Extracted information =
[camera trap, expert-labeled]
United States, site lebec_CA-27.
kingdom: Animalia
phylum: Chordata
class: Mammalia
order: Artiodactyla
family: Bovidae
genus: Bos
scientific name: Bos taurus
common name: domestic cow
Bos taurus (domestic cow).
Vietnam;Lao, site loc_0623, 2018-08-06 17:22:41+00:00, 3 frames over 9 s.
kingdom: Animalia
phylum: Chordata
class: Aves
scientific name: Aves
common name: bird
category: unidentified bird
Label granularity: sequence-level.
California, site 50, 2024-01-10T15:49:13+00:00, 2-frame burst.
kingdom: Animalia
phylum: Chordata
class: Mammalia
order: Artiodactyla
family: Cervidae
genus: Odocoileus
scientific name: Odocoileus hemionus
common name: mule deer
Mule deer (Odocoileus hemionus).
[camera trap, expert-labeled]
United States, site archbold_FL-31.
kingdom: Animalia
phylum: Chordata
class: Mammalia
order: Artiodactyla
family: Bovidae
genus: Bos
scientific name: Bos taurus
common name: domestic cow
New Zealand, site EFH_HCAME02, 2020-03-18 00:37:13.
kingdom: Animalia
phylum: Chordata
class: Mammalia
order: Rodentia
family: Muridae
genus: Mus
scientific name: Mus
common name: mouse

Exercise aim =
Return, with nothing added or dropped, the line containing "common name: mule deer" and every line after it to the end of the listing above.

Exercise result =
common name: mule deer
Mule deer (Odocoileus hemionus).
[camera trap, expert-labeled]
United States, site archbold_FL-31.
kingdom: Animalia
phylum: Chordata
class: Mammalia
order: Artiodactyla
family: Bovidae
genus: Bos
scientific name: Bos taurus
common name: domestic cow
New Zealand, site EFH_HCAME02, 2020-03-18 00:37:13.
kingdom: Animalia
phylum: Chordata
class: Mammalia
order: Rodentia
family: Muridae
genus: Mus
scientific name: Mus
common name: mouse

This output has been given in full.